# MercadoLibre web scraping

Imports

In [None]:
import requests
import pandas as pd
from bs4 import BeautifulSoup

Request

In [None]:
# Fetch page data
def fetch_page_data(url):
    response = requests.get(url)
    if response.status_code == 200:
        soup = BeautifulSoup(response.text, 'html.parser')
        return soup
    else:
        print(f"Failed to retrieve page with status code {response.status_code}")
        return None

Page list

In [None]:
# Get products data from page
def get_page_list(data):
    page_list = []
    for page_item in data:
        title = page_item.select_one('h2.poly-box').get_text(strip=True)
        currency = page_item.select_one('span.andes-money-amount__currency-symbol').get_text(strip=True)
        price = page_item.select_one('span.andes-money-amount__fraction').get_text(strip=True)
        location = page_item.select_one('span.poly-component__location').get_text(strip=True)
        url = page_item.select_one('a.poly-component__title').get('href')
        attributes = page_item.select('li.poly-attributes-list__item')
        rooms, bathrooms, size = '', '', ''
        for attributes_item in attributes:
            item_text = attributes_item.get_text(strip=True)
            if 'dormitorio' in item_text:
                rooms = item_text
            elif 'baño' in item_text:
                bathrooms = item_text
            elif 'cubierto' in item_text:
                size = item_text
        page_list.append({
            'title': title,
            'currency': currency,
            'price': price,
            'location': location,
            'rooms': rooms,
            'bathrooms': bathrooms,
            'size': size,
            'url': url,
        })     
    return page_list

Pages

In [None]:
# Scrape all pages
def scrape_all_pages():
    base_url = "https://listado.mercadolibre.com.uy/inmuebles/casas/venta/"
    all_pages = []
    items_count = 0
    while True:
        url = f"{base_url}_Desde_{items_count}_NoIndex_True"
        soup = fetch_page_data(url)
        page_data = soup.find_all("div", {"class": 'ui-search-result__wrapper'})
        if len(page_data) != 0:
            page_list = get_page_list(page_data)
            all_pages.extend(page_list)
            items_count += 48
        else:
            break
    return all_pages

Export Excel file

In [None]:
# Export dataframe to CSV and XLSX file
def export_dataframe(data):
    dataframe = pd.DataFrame(data)
    dataframe.to_excel("./data/mercadolibre_listings.xlsx", index=False)
    dataframe.to_csv("./data/mercadolibre_listings.csv", index=False)
    print("File exported")

Execute function

In [None]:
# Execute function and export to CSV and XLSX file
export_dataframe(scrape_all_pages())


Prepare data

In [87]:
# Read csv file
ml_df = pd.read_csv('mercadolibre_listings.csv')
ml_df.head()

# Replace US$ and $ for USD and UYU
ml_df['currency'] = ml_df['currency'].replace({'US$': 'USD', '$': 'UYU'})

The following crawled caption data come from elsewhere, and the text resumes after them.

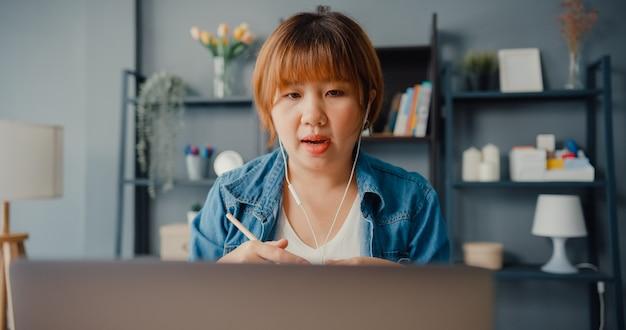 ノートパソコンを使用しているアジアの実業家は、居間で家から働いている間、ビデオ通話の計画について同僚に話します Premium写真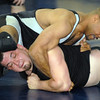 Dewaine Jones, 42, top, wrestles Steve Lontine, 38, during the Old Timers Wrestling tournament on Saturday at Broomfield High School.<br /> <br /> <br /> March 13, 2010<br /> Staff photo/David R. Jennings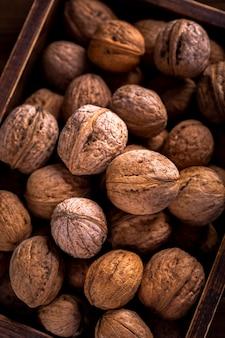 Закройте вверх по грецким орехам в деревянной коробке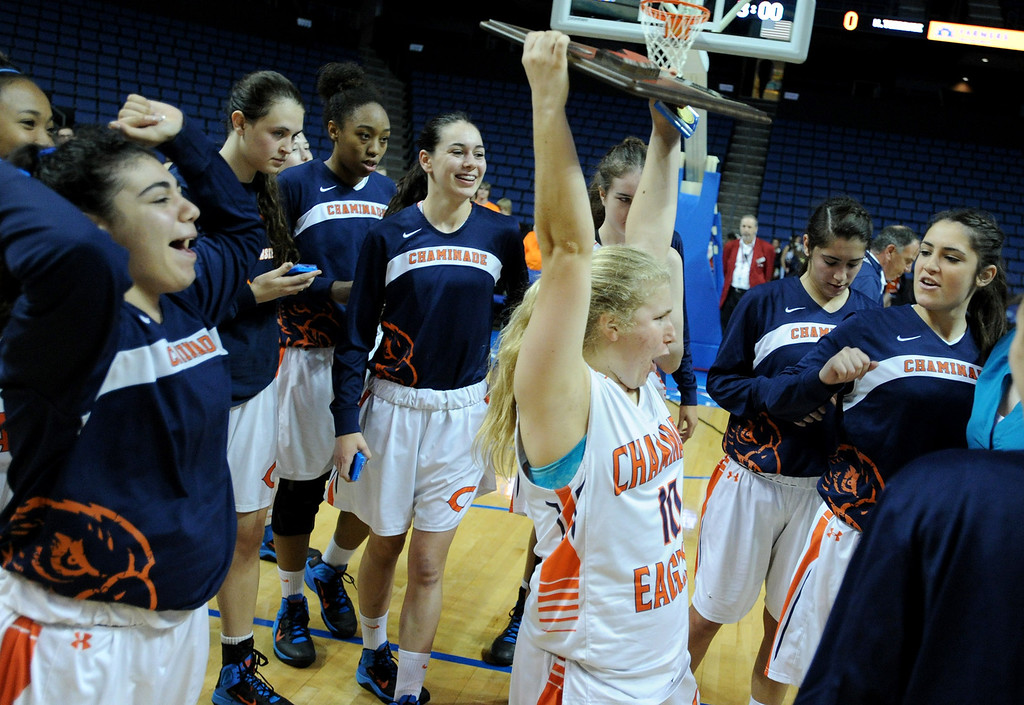. Chaminade#10 Paige Fecske hoists the championship plaque. Chaminade defeated West High School 67-50 in the Girls Division II Final game played at Citizens Bank in Ontario, CA. March 22, 2014 (Photo by John McCoy / Los Angeles Daily News)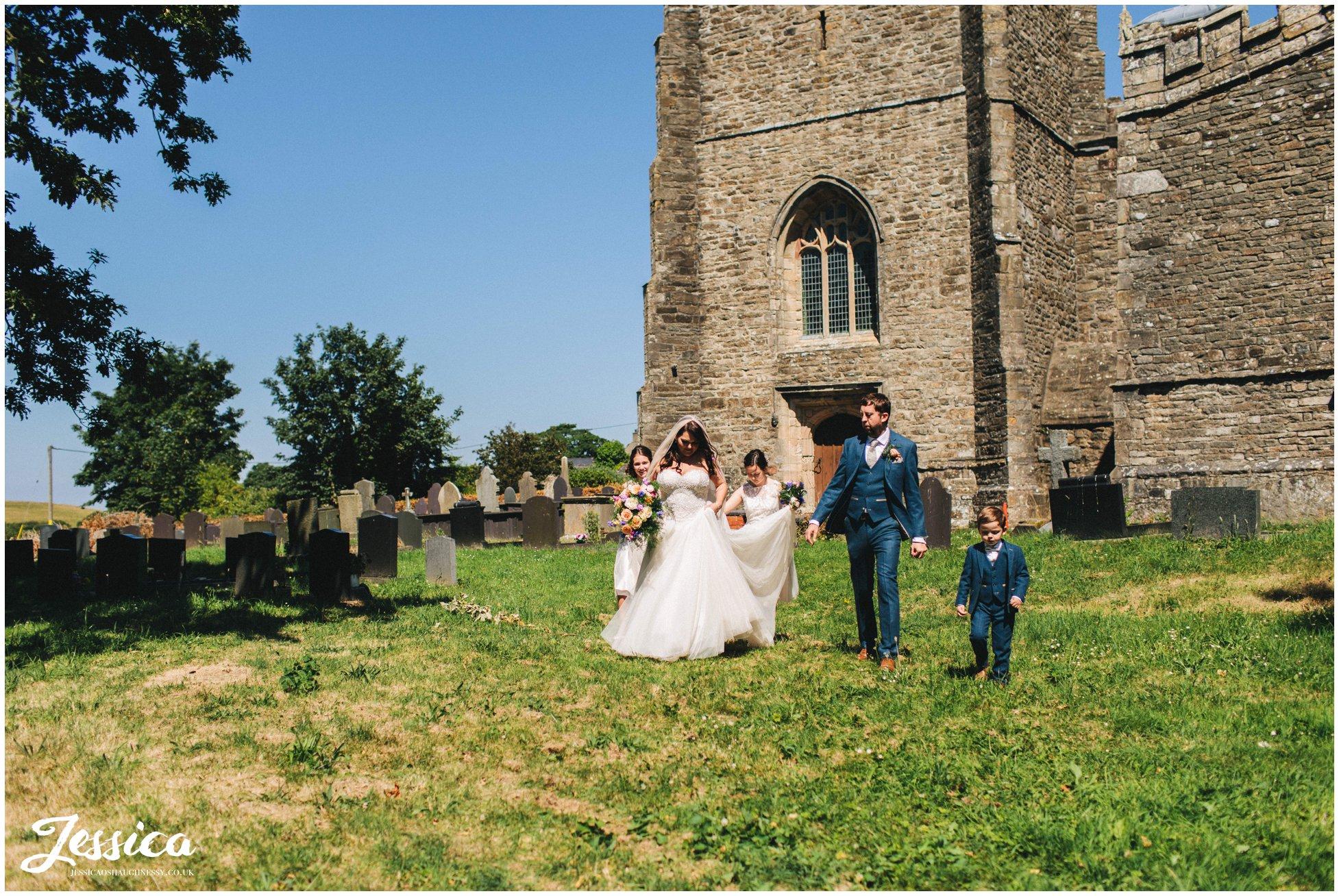 the new couple walk through the church grounds at st beuno's church in Caernarfon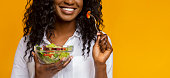 istock Smiling african american girl eating vegetable salad 1169136267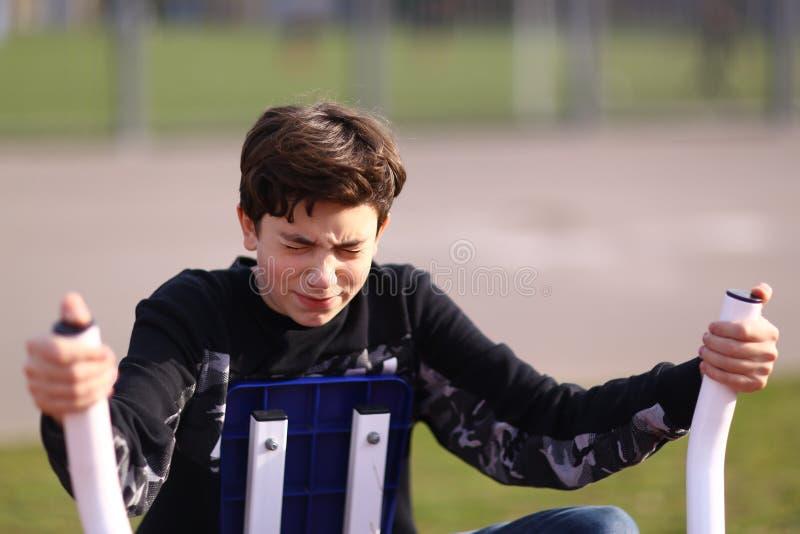 Bicepens för arm för tonåringpojkeutbildning i utomhus- idrottshall i stad parkerar slut upp fotoet royaltyfri fotografi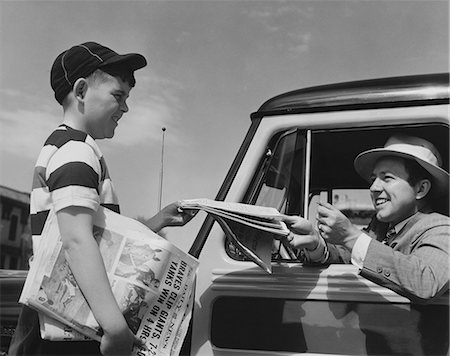 Black & white photo of newsboy selling tabloid newspaper to man in car wearing white fedora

# Replace strings for numbers
ml_df['price'] = pd.to_numeric(ml_df['price'].str.replace('.', '', regex=False))

# Split columns in minimum and maximum values
def create_maxmin(df, colname, cmin, cmax, r1, r2):
    df[colname] = df[colname].str.replace(r1, "", regex=False)
    df[colname] = df[colname].str.replace("s", "", regex=False)
    df[[cmin, cmax]] = df[colname].str.split(r2, 1, expand=True)
    df[cmin] = pd.to_numeric(df[cmin].str.replace('.', '', regex=False))
    df[cmax] = pd.to_numeric(df[cmax].str.replace('.', '', regex=False))
    df = df.drop(colname, axis=1)
    df[cmin] = df[cmin].fillna(df[cmax])
    df[cmax] = df[cmax].fillna(df[cmin])
    return df

ml_df = create_maxmin(ml_df, "rooms", 'rmin', 'rmax', " dormitorio", " a ") # Rooms
ml_df = create_maxmin(ml_df, "bathrooms", 'bmin', 'bmax', " baño", " a ") # Bathrooms
ml_df = create_maxmin(ml_df, "size", 'smin', 'smax', " m² cubierto", " - ") # Size

ml_df.head()

  df[[cmin, cmax]] = df[colname].str.split(r2, 1, expand=True)
  df[[cmin, cmax]] = df[colname].str.split(r2, 1, expand=True)
  df[[cmin, cmax]] = df[colname].str.split(r2, 1, expand=True)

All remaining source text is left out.